Über mich

Canan Erek ist eine in Berlin lebende, deutsch-türkische Tänzerin, Choreografin und Kuratorin. Nachdem sie eine klassische Tanzausbildung in Ankara und Istanbul absolviert hatte, lernte sie die Arbeit von Pina Bausch kennen und entschied sich deshalb nach Deutschland zu kommen. Von 1987 bis 1991 studierte sie Bühnentanz an der Folkwang Hochschule in Essen, unter der Leitung von Pina Bausch.

Ihre ersten eigenen Choreografien entstanden während des Tanzstudiums und zeichneten ihren weiteren Weg. Von 1992-1996 folgte ein Choreografie-Studium an der Hochschule für Schauspielkunst Ernst Busch in Berlin. Anschließend konzentrierte sie sich ausschließlich auf eigene choreografische Solo-Arbeiten und realisierte zahlreiche Produktionen in Berlin. Ihre Arbeiten wurden in verschiedenen Theatern in Berlin und in Festivals gezeigt. Als Gastchoreografin arbeitete sie u. a. für die Australian Opera in Sydney, für das Hans Otto Theater in Potsdam und für das Berliner Ensemble.

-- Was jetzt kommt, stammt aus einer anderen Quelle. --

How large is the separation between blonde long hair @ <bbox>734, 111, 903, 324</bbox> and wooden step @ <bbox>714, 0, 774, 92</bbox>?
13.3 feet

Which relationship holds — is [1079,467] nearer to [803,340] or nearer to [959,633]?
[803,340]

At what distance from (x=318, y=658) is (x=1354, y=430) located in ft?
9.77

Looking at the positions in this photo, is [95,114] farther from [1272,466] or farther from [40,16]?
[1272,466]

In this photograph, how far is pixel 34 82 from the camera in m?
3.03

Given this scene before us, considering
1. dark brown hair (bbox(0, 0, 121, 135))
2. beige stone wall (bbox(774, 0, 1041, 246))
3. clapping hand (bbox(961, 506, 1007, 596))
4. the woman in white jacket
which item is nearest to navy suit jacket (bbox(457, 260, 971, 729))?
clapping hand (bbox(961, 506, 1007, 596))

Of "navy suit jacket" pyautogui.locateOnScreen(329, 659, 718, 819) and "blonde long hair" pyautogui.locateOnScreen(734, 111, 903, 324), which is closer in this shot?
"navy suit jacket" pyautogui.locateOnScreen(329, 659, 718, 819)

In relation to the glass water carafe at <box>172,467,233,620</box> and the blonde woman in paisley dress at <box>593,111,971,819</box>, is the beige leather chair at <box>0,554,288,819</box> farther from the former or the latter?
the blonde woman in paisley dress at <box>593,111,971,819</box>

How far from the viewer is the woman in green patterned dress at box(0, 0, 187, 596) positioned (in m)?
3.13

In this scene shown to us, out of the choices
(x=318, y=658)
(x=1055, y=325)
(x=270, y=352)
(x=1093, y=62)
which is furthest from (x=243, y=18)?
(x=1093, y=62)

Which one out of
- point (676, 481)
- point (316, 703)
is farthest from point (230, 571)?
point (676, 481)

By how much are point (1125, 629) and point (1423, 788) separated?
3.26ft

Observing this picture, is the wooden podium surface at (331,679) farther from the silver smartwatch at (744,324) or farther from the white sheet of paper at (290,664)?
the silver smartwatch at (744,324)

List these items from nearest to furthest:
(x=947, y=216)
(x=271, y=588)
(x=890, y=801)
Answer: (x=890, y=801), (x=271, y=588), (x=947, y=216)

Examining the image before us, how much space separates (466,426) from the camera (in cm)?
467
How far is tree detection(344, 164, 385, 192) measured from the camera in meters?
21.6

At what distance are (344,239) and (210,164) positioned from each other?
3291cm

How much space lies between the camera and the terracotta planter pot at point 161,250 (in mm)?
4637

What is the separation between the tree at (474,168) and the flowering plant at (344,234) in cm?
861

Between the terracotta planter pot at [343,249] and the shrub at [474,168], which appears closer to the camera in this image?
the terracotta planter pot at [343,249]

Von 2004 bis 2007 übernahm sie die künstlerische Leitung der Company des Leipziger Tanztheaters, wo sie weitere Choreografien erarbeitete.
Seit 2007 lebt und arbeitet sie wieder in Berlin.

Ihre künstlerischen Arbeiten haben einen interkulturellen Ansatz und setzen sich thematisch mit aktuellen gesellschaftlichen Diskursen auseinander. Auch die interdisziplinäre Arbeit mit Künstlern aus Musik und Film prägen ihren künstlerischen Ausdruck.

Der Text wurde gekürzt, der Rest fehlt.